Trabalhou nas redações dos jornais A Tarde, Tribuna da Bahia e Correio da Bahia, geralmente nos Cadernos de Cultura. Desde 2007 era coordenador do Centro de Cultura de Lauro de Freitas, órgão da Fundação Cultural do Estado da Bahia (FUNCEB), pertencente a Secretaria de Cultura do Governo do Estado da Bahia (Secult).

Foi o primeiro jornalista baiano a escrever longas reportagens, principalmente sobre cultura negra, a exemplo da Terça da Benção; história e importância dos blocos afros da Bahia; sambões juninos.
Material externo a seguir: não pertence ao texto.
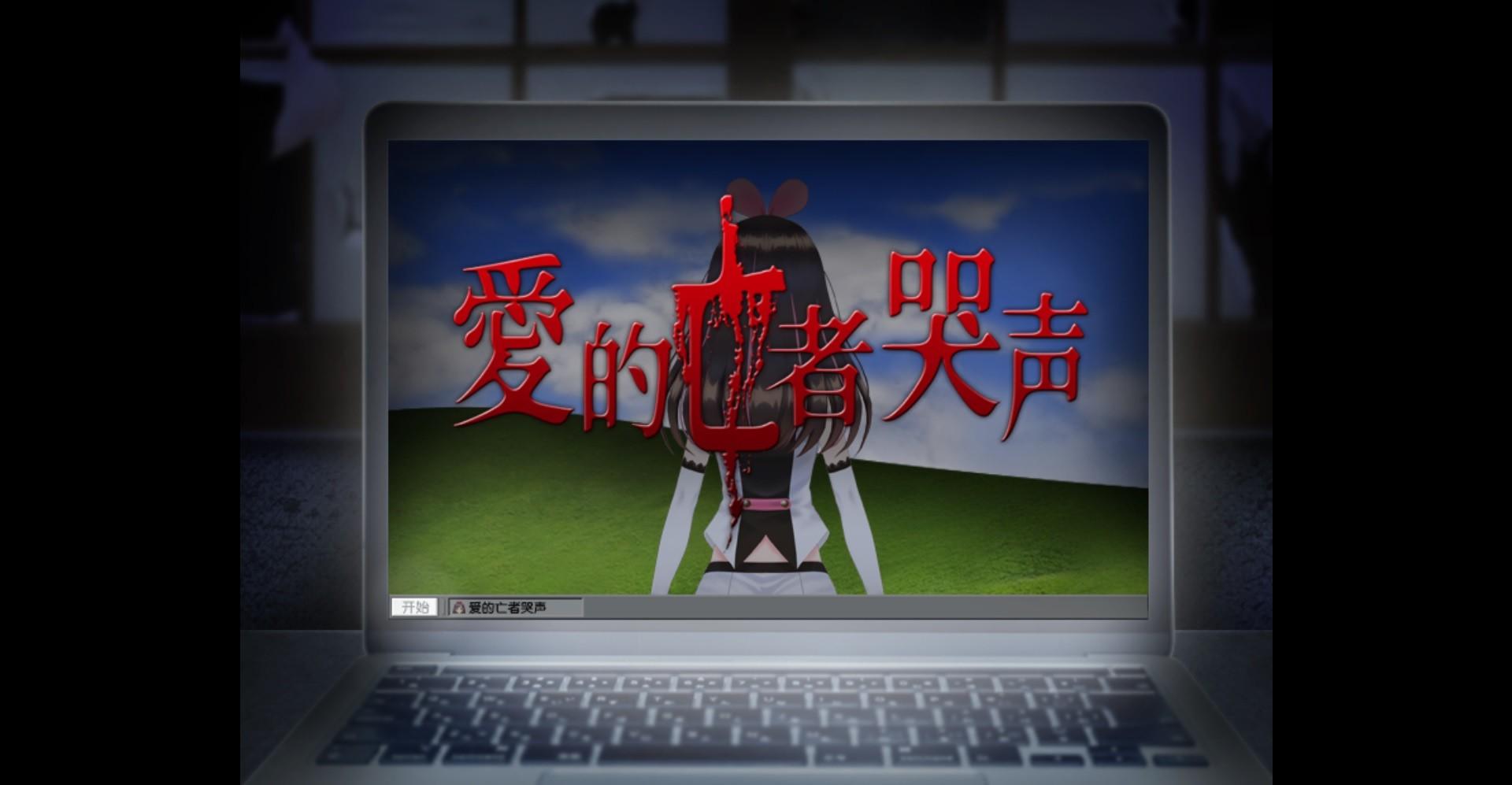 翌日-全系列合辑-Build.7177630-(官中)-百度云盘插图7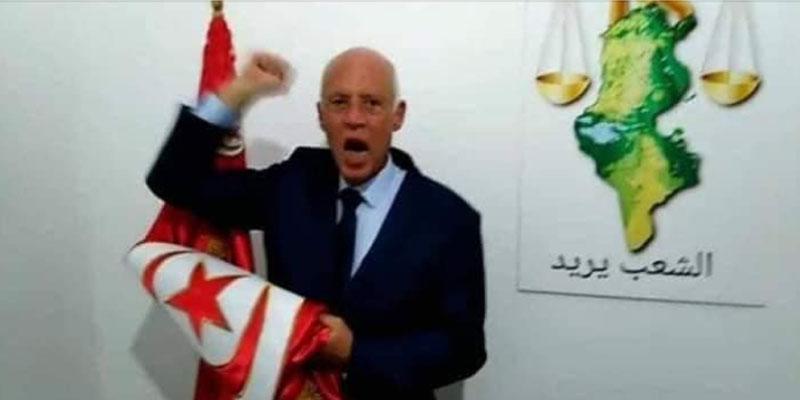 بالفيديو: هكذا كانت الأجواء عند الإعلان عن مرور قيس سعيد للدور الثاني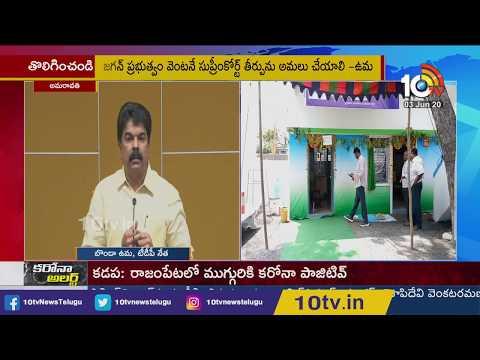 మీ పార్టీ రంగు సీఎం ఇంటికి, మీ మొహాలకు వేసుకోండి   TDP Bonda Uma Fires On YCP   10TV News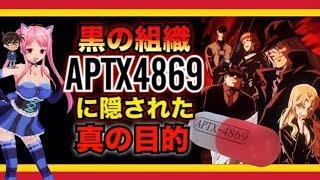 【名探偵コナン考察】APTX4869に隠された真の目的⁈  Detective Conan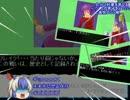 【ゆっくり実況】朱鷺子のフィラデルフィア演義実況 05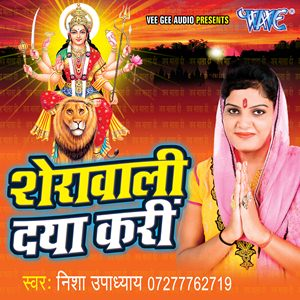 Sherawali Daya Kari - 2016 Bhojpuri album Nisha Upadhyay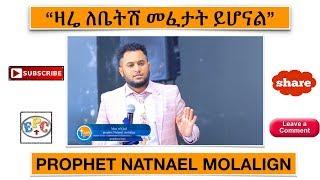 PROPHET NATNAEL MOLALIGN AMAZING PROPHETIC PRAYER 03 DEC 2018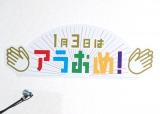 """嵐、6年連続フジ""""お正月の顔""""に (C)ORICON NewS inc."""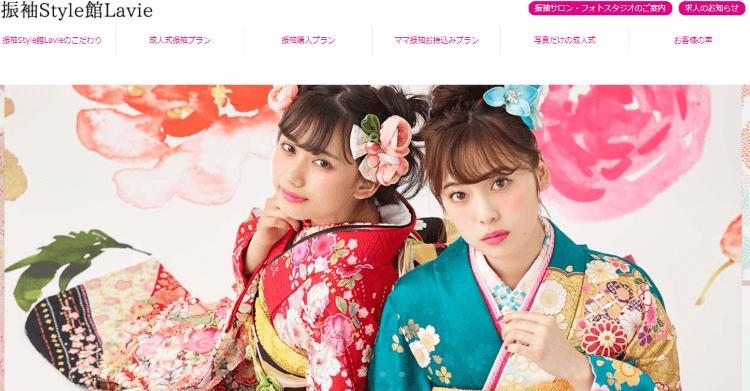 群馬県で卒業袴の写真撮影におすすめのスタジオ10選8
No começo da década de 1980, escreveu artigos sobre a cultura baiana para a Revista Viver Bahia; para o Cadernos do CEAS (publicação dos padres jesuítas) e também para publicações do CEAO. Desde 1996 reside no município de Lauro de Freitas, onde trabalhou na Sede de Projetos da Secretaria Municipal de Educação de Lauro de Freitas (SEMED)

Foi um dos criadores do Projeto para a Capacitação dos Professores do município para trabalhar com conteúdos da Lei 10.693/03, que obriga as escolas da rede pública e privada trabalhar com temas ligados as culturas e história dos afro-brasileiros, africanos e indígenas. Atualmente sou também professor do MARV Pré-vestibular (Movimento de Apoio e Respeito à Vida), ONG de Lauro de Freitas. No Marv ensino a disciplina Cidadania e Atualidades. Pretendo voltar a estudar para fazer mestrado na área da Educação ou Antropologia. “ Sou uma pessoa espiritualista. Tudo que faço para mim é uma missão. Optei por estudar jornalismo, por acreditar que poderia denunciar situações injustas e contribuir para acabar com o processo de exclusão e marginalização dos negros na imprensa e outros grupos marginalizados como homossexuais, mulheres e outros. Até os anos de 1970, os negros, em geral, apareciam mais nas páginas dos jornais e noticiários televisivos como marginais. Felizmente isso é coisa do passado. Acredito também na educação e na cultura, como elementos de transformação das sociedades. Um povo que tem acesso a educação e a cultura têm elementos para serem mais sensíveis e humanizados. E isso contribui para a criação de uma cultura de paz, que o mundo precisa”.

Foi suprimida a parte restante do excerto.